Wonders of Wildlife’s founder, Johnny Morris, intentionally sunk a 237-foot vessel off the coast of Fort Lauderdale, Florida in 1996. The sunken man-made ship is known as the Offshore Angler. It serves as an artificial habitat for oceanic species and as a symbol for how humans can have a positive impact on nature.  

Our Shipwreck Reef exhibit displays how man-made objects can benefit different fish species. You can observe how the fish interact with various items and understand the importance of human intervention when it comes to protecting marine species and their way of life.

As corals are being grown and reestablished, artificial reefs are an ongoing project with a mission to help supply marine life with the necessary means to thrive, giving them access to food sources, shelter, and breeding grounds. The mission of coral conservation is not just for biologists and conservationists – we all live downstream and you can do your part to help protect corals now and in the future!

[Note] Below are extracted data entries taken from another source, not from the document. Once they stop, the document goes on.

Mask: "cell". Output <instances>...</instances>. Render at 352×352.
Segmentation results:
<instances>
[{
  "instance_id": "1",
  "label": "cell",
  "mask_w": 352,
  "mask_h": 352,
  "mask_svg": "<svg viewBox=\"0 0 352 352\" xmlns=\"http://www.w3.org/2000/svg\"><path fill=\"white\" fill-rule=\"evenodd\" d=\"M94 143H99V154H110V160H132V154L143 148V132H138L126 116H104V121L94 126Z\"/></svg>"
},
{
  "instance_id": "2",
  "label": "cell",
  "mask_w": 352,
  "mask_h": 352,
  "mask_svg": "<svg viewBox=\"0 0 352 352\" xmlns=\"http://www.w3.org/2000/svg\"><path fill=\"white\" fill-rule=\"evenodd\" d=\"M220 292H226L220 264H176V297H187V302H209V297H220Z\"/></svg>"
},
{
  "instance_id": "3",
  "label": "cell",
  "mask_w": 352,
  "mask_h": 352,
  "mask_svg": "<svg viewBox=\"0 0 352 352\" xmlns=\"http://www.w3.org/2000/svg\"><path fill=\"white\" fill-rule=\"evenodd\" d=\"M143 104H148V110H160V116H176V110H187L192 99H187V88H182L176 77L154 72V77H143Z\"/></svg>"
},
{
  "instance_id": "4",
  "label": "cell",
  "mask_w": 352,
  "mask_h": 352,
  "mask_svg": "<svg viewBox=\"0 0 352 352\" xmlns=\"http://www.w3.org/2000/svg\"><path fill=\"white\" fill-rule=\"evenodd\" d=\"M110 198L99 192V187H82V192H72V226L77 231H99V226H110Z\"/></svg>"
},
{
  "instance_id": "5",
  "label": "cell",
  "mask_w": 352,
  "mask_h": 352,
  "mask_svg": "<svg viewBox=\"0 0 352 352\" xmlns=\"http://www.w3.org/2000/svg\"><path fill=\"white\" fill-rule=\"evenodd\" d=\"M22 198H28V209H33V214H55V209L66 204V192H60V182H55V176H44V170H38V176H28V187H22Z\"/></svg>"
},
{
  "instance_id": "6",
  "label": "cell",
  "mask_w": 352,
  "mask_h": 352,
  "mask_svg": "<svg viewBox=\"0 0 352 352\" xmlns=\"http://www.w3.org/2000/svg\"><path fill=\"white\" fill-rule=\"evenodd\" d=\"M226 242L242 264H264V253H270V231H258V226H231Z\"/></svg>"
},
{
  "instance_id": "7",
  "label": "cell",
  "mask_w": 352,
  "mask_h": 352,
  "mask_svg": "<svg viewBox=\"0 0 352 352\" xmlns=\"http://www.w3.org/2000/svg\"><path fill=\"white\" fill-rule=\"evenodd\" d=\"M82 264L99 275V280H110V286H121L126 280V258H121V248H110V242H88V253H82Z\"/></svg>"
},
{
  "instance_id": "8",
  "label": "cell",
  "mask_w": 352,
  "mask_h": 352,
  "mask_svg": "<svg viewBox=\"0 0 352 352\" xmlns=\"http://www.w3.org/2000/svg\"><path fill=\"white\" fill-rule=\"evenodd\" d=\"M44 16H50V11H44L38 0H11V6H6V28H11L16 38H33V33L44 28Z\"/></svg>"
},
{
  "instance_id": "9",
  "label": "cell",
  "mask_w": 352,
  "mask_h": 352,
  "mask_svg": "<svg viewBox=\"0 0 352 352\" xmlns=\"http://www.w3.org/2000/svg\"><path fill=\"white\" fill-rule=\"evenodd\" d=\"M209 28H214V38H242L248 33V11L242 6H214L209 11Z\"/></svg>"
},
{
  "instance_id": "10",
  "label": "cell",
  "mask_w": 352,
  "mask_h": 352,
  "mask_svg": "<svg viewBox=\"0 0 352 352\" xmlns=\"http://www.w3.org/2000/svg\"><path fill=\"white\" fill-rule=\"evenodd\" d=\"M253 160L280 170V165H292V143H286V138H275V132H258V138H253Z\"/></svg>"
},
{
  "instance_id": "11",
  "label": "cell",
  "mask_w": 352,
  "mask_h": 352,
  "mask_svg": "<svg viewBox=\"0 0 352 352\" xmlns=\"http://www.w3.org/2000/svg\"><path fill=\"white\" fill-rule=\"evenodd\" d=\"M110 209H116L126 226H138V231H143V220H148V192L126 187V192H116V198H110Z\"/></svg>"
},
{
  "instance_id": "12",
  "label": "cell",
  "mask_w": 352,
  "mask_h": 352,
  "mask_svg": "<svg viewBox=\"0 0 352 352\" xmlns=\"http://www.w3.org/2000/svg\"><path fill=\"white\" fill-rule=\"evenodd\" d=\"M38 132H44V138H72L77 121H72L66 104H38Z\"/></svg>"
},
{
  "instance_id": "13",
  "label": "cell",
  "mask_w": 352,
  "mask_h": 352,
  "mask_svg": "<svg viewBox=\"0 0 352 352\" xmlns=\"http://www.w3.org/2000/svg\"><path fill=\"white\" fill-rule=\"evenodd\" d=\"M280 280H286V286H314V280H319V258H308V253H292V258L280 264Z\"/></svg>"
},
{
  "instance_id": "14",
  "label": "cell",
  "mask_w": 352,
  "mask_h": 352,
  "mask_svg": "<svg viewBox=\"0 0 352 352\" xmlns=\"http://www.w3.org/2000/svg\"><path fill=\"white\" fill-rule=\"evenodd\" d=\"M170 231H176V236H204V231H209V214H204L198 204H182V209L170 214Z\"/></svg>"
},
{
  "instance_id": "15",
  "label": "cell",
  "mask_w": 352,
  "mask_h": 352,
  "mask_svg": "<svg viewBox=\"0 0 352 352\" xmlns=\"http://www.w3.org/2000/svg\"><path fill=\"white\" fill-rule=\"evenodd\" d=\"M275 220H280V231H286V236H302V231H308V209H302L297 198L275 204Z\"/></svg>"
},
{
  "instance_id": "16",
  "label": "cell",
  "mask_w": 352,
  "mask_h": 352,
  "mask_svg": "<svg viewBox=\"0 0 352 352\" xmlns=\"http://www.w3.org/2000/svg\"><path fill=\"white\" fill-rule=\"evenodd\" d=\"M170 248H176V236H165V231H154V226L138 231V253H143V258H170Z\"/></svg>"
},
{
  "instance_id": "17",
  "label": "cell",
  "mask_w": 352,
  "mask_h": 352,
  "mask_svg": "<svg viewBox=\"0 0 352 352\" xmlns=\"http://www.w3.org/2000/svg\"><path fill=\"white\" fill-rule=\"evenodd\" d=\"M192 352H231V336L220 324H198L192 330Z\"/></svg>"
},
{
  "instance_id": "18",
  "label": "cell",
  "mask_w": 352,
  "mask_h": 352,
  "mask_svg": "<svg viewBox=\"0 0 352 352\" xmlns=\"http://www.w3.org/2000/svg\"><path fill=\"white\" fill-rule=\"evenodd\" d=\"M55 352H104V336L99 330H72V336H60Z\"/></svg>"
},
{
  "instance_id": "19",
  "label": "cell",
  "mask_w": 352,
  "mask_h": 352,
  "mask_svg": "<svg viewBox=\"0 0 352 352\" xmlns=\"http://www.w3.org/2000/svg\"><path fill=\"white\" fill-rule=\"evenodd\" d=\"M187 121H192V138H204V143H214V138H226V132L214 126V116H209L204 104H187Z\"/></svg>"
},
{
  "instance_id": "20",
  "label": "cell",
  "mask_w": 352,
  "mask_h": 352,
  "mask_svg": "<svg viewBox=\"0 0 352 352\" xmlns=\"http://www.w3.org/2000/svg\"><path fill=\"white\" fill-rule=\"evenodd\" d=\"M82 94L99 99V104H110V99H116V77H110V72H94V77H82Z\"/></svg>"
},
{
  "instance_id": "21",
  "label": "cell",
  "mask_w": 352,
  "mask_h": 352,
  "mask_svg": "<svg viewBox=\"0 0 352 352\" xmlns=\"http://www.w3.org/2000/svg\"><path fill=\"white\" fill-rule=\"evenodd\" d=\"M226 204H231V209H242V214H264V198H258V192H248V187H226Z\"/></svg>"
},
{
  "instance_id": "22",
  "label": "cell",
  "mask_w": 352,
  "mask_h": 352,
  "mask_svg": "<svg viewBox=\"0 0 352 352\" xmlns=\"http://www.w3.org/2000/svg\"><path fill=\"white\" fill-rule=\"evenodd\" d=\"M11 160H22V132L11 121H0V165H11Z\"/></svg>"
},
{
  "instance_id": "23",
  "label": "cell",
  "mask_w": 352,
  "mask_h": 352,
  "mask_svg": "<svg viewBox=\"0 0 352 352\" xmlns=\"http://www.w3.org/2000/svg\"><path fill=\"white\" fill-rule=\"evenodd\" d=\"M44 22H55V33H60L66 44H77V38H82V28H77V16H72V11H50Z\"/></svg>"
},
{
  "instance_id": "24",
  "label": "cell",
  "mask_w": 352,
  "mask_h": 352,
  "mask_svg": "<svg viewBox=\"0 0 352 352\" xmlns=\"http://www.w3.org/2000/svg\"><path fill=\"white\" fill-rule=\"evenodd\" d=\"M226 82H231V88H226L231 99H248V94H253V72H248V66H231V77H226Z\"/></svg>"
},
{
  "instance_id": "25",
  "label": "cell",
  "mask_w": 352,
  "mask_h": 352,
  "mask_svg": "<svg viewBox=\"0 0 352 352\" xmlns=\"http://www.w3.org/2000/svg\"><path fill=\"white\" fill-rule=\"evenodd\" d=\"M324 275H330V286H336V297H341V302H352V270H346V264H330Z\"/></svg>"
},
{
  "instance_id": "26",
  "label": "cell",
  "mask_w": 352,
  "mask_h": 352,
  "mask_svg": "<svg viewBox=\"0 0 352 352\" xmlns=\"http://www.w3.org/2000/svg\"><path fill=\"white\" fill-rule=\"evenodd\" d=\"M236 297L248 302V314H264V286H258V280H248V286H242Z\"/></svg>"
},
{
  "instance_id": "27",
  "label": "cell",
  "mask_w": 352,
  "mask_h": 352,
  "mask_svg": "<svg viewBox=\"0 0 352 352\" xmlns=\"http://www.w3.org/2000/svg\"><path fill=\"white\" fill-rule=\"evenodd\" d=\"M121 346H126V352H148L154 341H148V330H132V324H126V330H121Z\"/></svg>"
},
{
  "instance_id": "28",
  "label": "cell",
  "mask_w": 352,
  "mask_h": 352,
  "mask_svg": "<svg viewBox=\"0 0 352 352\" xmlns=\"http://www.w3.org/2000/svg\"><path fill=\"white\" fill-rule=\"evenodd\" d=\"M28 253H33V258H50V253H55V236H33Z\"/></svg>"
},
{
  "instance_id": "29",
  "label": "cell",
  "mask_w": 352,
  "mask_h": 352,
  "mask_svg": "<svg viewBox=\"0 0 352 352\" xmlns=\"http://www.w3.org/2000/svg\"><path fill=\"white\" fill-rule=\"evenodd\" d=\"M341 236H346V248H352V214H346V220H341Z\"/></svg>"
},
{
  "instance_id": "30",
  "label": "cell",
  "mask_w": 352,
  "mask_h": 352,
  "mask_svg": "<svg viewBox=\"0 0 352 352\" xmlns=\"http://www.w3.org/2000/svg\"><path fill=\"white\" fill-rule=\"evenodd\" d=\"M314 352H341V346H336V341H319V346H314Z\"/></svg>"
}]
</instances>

When visiting coral reefs and coastlines:

  • Practice safe and responsible diving and snorkeling 
  • Use reef-friendly sunscreen 

Everyday practices:

  • Recycle and properly dispose of trash
  • Minimize fertilizer use
  • Use environmentally friendly modes of transportation when able (walking, biking, public transportation) 
  • Reduce stormwater runoff 
  • Save energy at home and work by unplugging small appliances/electronics and turning off lights 
  • Spread the word! Educate others about coral reefs and the actions they can take to help protect and promote healthy coral reef ecosystems.